I do like finally having a phone that charges and connects to a computer with a standard mini-usb plug, and I didn’t realize how much a difference having a 3.5mm headphone jack would make. It’s the little things…

But I’ve had smartphones before. In fact prior to this I had the HTC Touch Pro. Battery life wasn’t great but it was better than this (so far)

Just got mine yesterday, an upgrade from my Centro. I love the features, but ugh, I can’t get the hang of the soft keyboard! I have freakishly skinny fingers, too. I guess I’ll get used to it. I don’t have any problems with touchpads or other dexterity stuff, so I don’t know what the problem is. But I almost threw it across the room in frustration after about 10 failed attempts at clicking a “remember me?” checkbox led to clicking the “forgot password?” checkbox. Oy.

Also, I hate hate hate where the volume rocker switch is. I’ll get used to it I suppose, but it’s where I put my thumb to hold the handset when typing/using the touch screen!

I’m not all that fond of the native browser, and Opera mini was ridiculously slow, and I also don’t like the default calendar app, but these are all tweakable. I want a calendar view like the old Palm agenda view where you can toggle between day/week/month view, and so on. I haven’t had too much time to play with it yet though.
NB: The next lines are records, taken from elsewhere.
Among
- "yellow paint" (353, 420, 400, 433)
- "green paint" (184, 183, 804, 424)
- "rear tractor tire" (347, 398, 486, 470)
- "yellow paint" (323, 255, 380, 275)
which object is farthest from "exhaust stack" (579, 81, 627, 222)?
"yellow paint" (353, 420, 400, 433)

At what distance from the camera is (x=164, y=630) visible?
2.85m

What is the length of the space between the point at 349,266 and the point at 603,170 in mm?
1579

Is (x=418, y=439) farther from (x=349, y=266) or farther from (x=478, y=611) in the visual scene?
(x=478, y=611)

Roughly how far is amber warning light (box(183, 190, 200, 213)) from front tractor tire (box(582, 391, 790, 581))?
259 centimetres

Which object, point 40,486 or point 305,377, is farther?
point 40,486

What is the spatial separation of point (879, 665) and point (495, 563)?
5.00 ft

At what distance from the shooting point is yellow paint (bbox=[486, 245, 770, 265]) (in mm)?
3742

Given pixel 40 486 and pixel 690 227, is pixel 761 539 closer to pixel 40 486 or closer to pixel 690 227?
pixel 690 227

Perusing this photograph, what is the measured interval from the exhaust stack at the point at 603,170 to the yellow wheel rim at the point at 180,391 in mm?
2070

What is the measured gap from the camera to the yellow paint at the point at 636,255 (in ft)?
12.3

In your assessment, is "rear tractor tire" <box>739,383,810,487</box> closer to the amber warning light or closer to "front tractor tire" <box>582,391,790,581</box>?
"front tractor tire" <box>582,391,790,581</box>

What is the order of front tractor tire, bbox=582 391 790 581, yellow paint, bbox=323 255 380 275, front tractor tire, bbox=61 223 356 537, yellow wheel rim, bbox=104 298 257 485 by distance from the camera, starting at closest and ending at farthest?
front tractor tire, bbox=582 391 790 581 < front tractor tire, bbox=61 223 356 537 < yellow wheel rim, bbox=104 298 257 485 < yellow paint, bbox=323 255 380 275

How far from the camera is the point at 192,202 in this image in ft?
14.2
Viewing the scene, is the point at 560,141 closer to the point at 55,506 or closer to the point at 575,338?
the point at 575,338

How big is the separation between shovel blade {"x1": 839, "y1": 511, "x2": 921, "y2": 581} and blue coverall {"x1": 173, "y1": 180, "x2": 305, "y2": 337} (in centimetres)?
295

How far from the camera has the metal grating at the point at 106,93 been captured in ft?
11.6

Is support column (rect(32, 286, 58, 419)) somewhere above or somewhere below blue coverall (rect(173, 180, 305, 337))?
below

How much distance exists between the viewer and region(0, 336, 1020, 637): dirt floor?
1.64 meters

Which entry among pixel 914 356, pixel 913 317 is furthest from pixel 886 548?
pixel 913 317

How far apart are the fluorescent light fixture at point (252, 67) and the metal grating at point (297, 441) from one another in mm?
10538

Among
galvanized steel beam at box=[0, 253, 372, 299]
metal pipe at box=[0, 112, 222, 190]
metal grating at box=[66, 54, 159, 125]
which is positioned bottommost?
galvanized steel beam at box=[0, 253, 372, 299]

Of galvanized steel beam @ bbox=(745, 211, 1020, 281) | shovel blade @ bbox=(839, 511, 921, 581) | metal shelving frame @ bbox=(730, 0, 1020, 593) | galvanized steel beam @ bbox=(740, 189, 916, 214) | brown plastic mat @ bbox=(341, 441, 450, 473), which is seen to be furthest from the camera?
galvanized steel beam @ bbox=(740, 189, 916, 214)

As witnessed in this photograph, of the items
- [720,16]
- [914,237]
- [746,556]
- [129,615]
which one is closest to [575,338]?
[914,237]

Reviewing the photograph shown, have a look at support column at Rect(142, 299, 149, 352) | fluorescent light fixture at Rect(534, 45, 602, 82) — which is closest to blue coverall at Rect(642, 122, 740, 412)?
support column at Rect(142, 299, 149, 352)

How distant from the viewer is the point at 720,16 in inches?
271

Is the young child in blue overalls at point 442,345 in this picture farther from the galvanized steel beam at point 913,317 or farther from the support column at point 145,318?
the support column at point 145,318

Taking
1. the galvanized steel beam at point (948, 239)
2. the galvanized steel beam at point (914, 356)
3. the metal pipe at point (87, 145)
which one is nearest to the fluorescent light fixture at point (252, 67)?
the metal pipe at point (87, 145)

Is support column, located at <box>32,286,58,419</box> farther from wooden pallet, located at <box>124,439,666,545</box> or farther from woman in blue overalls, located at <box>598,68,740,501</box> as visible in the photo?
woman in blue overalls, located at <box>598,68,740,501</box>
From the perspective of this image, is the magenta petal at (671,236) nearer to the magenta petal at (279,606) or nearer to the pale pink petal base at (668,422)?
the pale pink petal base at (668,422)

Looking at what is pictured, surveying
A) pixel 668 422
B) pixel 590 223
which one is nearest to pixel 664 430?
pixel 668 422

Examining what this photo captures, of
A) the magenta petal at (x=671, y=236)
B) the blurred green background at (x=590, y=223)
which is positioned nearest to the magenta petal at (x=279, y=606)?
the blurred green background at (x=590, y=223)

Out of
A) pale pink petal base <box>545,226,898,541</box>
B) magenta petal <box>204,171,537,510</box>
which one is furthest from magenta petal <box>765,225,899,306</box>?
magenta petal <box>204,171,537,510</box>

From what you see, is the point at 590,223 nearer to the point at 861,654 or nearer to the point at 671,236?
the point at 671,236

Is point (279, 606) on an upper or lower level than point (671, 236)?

Rasa, it took me a few hours to get used to, but my Instinct was a pressure type screen that I could use a stylus or my fingernail on, while that won’t really work on the Hero. I needed to re-learn touchscreen using my finger pads, and actually had to trim back my thumbnails a bit for now. Calibrating helped a little too.

I love the calendar simply because my Google calendar is my lifeline. Not having easy access to it on my last phone was something that really killed that phone for me.

I do think the volume rocker is ridiculously too big. I’ve already hit it accidentally a few times while texting or browsing. I just can’t see the value in a volume rocker taking up nearly if not half the side of the phone. Very strange, IMO.

Still playing and tweaking a lot, but battery life seems better after following most of those tips and finding my groove with it. I might go ahead and buy a second battery anyway though. The phone will really shine when traveling or out and about in the city, and I’d hate to not use some cool features because of a dead or dying battery.

Right. And I had the Instinct and my husband has the G1. Battery life on both are not as bad as on the Hero.

Apparently, it’s a known issue and has to do with the SMS app. See here for a fix for now -

I haaaate ChompSMS and the iPhone style SMS interface, ugh. I like the default Messaging! :frowning: But I got Handcent SMS which is a little less obnoxious. I found the same info you posted above here:

http://androidforums.com/sprint-htc-hero/11230-source-poor-battery-life-not-lets-fix.html

I’ve gotten more used to the soft keyboard onscreen as I use it. I’m still struggling, heehee… but it’s gotten better. I still hate the volume rocker and will likely look for a hack to disable it.